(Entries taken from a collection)
# # # # # # #
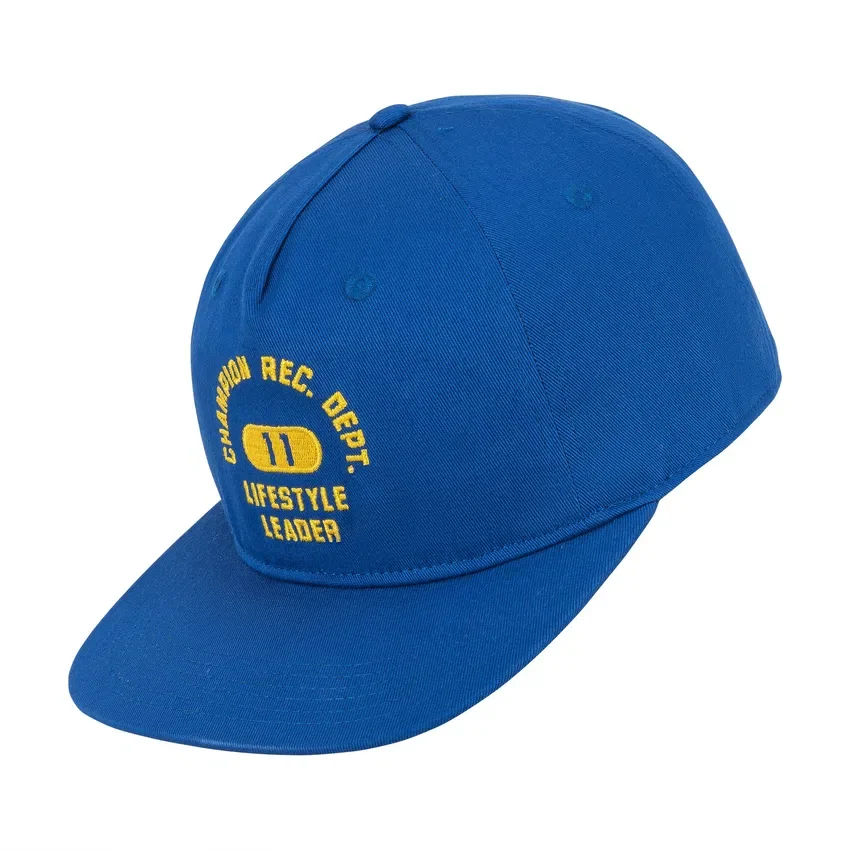 Czapka z płaskim daszkiem Athletic Dept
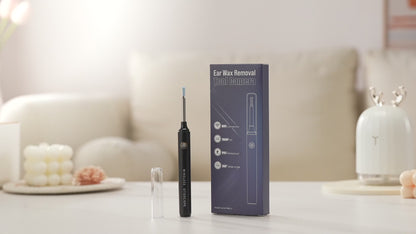 Smart Visual Ear Wax Cleaner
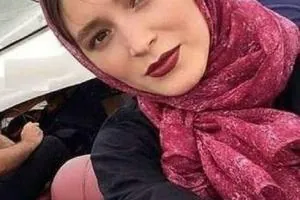 فرشته حسینی و نوید محمدزاده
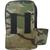 MTP Multicam belt pouch zip around top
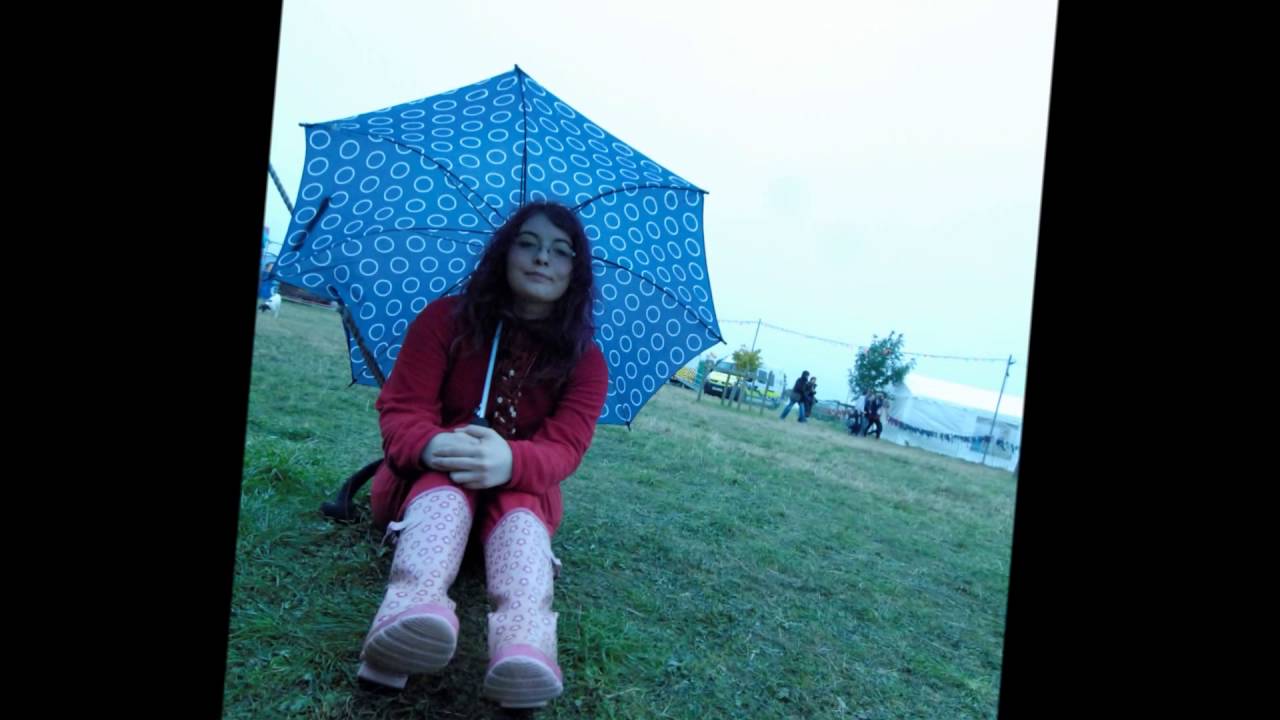 Alchemy 2012 with added music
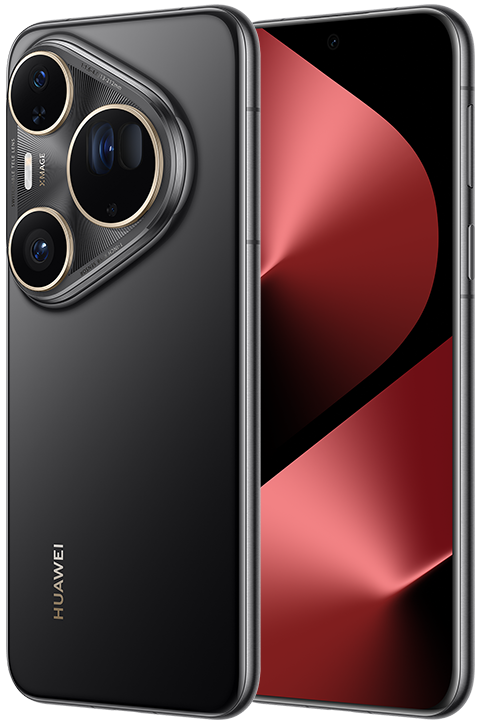 Смартфон Huawei Pura 80 Ultra 16/512 Гб, Черный, Dual nano-SIM + eSIM детальное изображение - 2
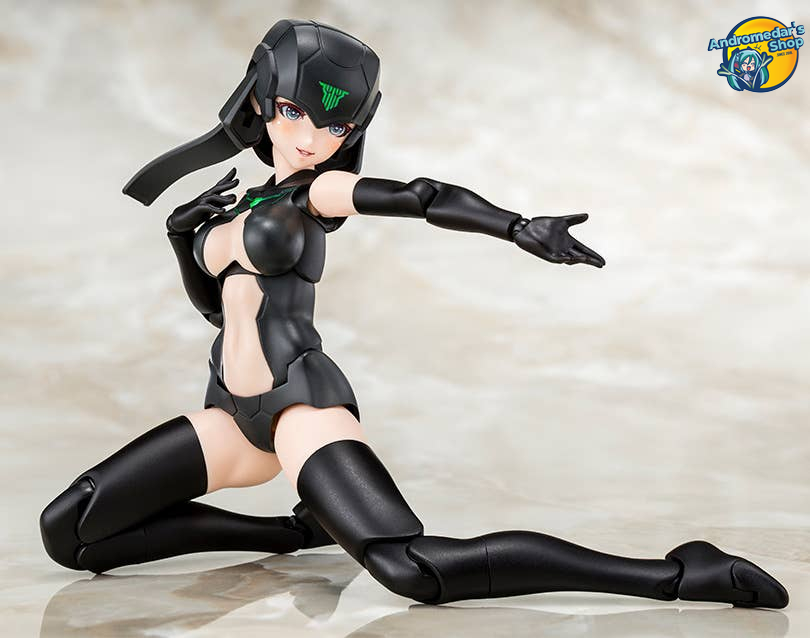 [Đặt trước] [Kotobukiya] Mô hình lắp ráp Megami Device B1R-L Chassis Kit Skin Color B Model Kit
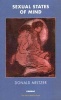 Sexual States of Mind (Paperback, Revised) - Donald Meltzer Photo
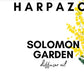 所羅門花園擴香精油 Solomon Garden  Diffuser Oil 20ml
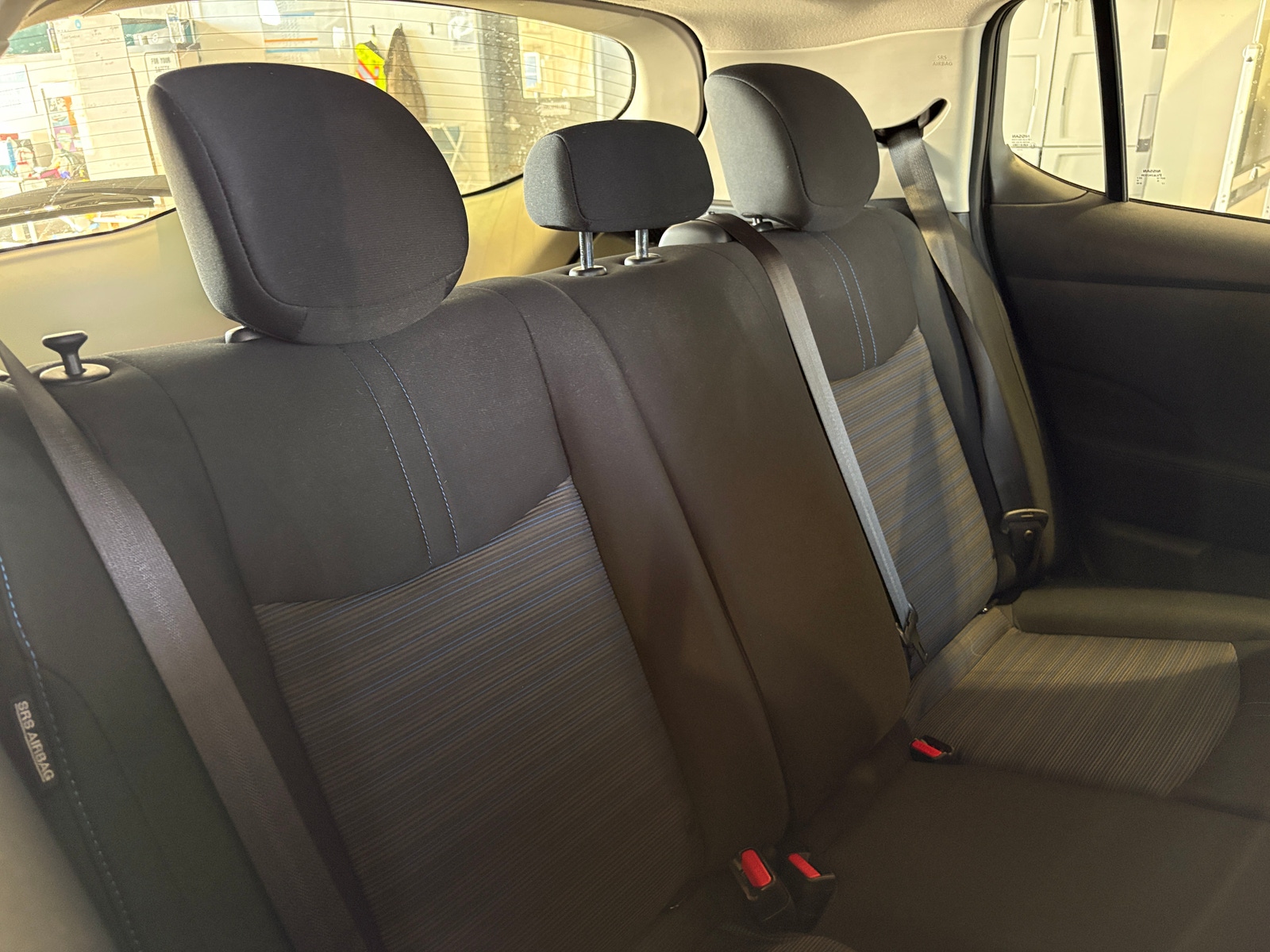 Thumbnail: 2025 Nissan Leaf - 6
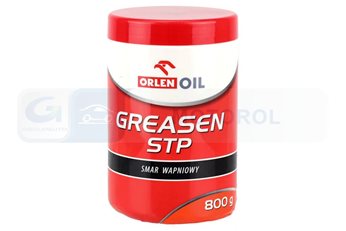 SMAR STP GREASEN ORLEN 0,8KG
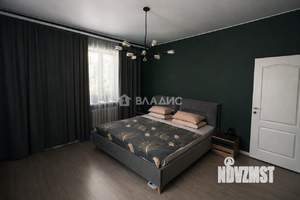 3-к квартира, вторичка, 73м2, 2/2 этаж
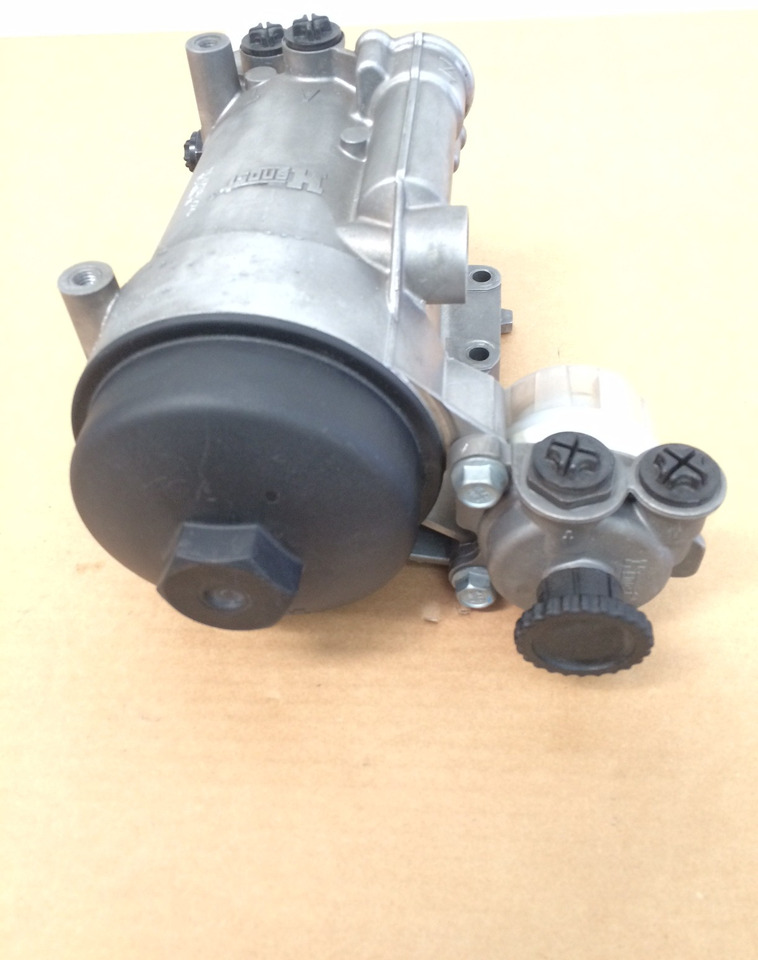 GRUPPO FILTRO CARBURANTE SENZA RISCALDAMENTO MAN - Filtro de combustible para Camión: foto 4 GRUPPO FILTRO CARBURANTE SENZA RISCALDAMENTO MAN - Filtro de combustible para Camión: foto 4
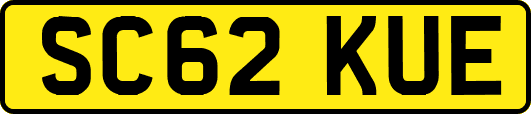 SC62KUE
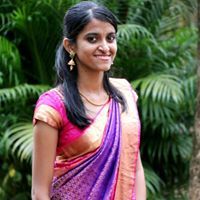 Dhanyatha Bhat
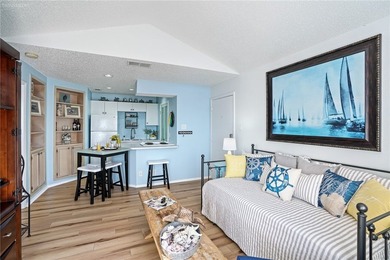 3rd Story Beach & Bay Views!!! This Condo in Beach Club is being - photo 9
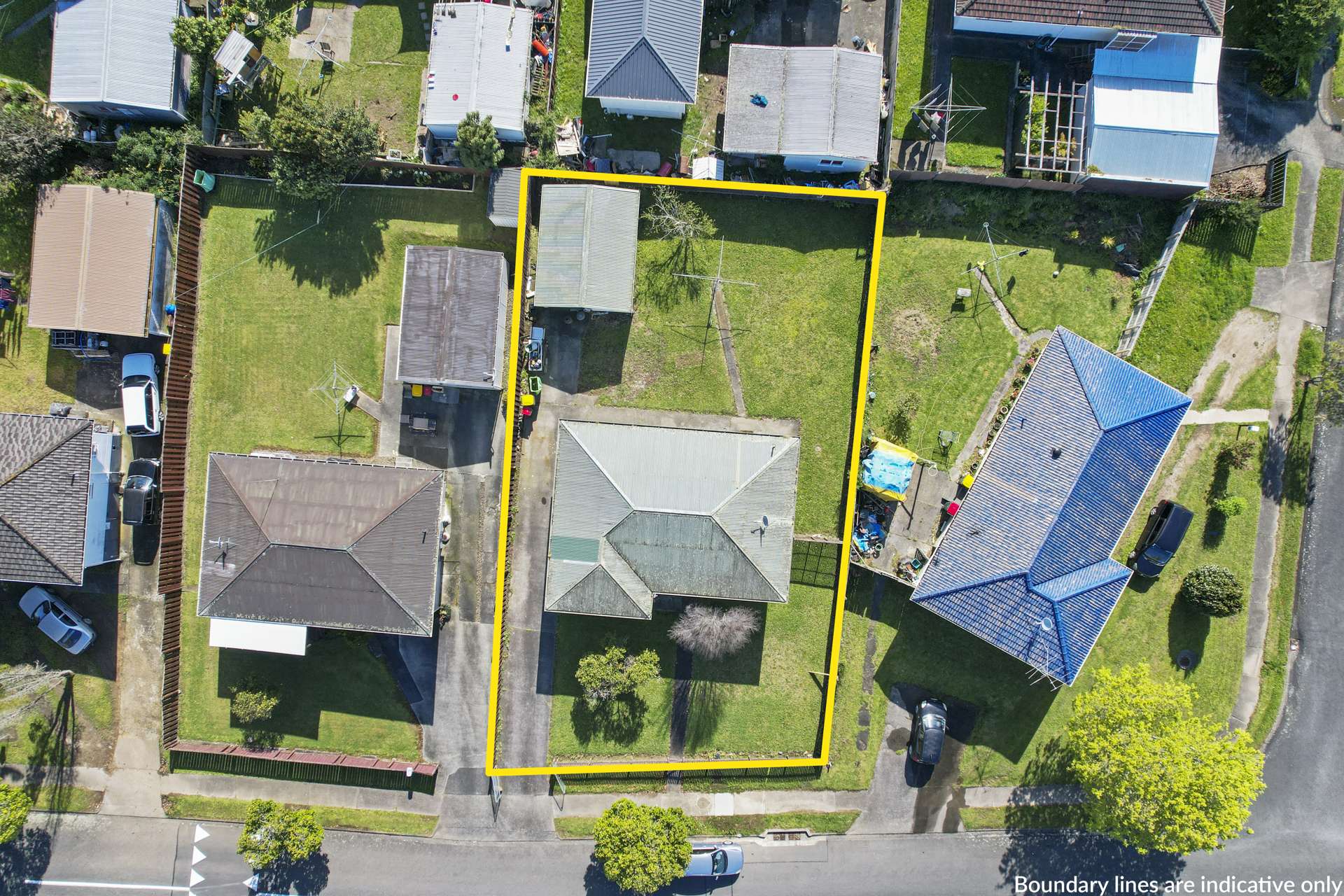7 Gainsborough Street Manurewa_0
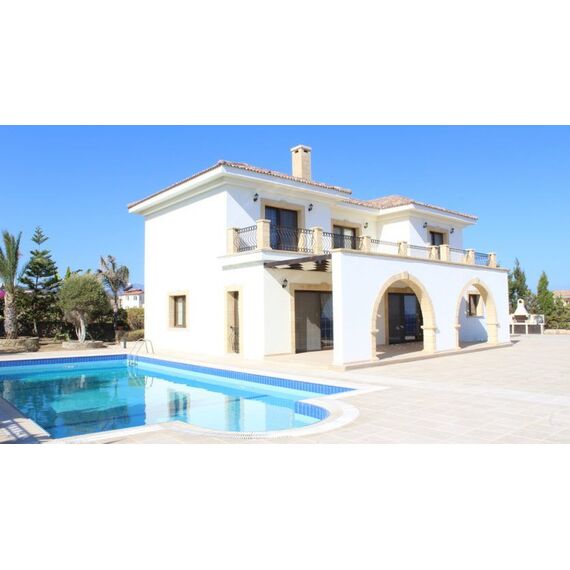 Villa by the sea in Esentepe Cyprus area 410m² , 3 image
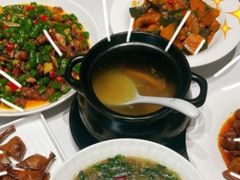 -琬苑鸽庄·川粤融合菜(解放碑总店)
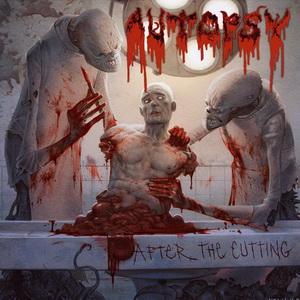 Autopsy After the Cutting cover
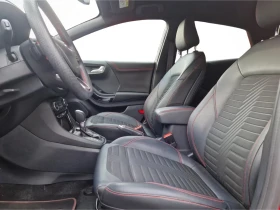 Ford Puma 1.0MHEV/ST-LINE X/125HP/MASSAGE/CAM/KLESS/B&O/615g - 41699 лв. / 21320.36 € - 36370324 8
# # # # # # #
Where the line with "Dhanyatha Bhat" appears, begin there and transcribe exactly through the last line of the data, leaving all pictures aside.

#### Solution to this exercise
 Dhanyatha Bhat
 3rd Story Beach & Bay Views!!! This Condo in Beach Club is being - photo 9
7 Gainsborough Street Manurewa_0
 Villa by the sea in Esentepe Cyprus area 410m² , 3 image
 -琬苑鸽庄·川粤融合菜(解放碑总店)
 Autopsy After the Cutting cover
 Ford Puma 1.0MHEV/ST-LINE X/125HP/MASSAGE/CAM/KLESS/B&O/615g - 41699 лв. / 21320.36 € - 36370324 8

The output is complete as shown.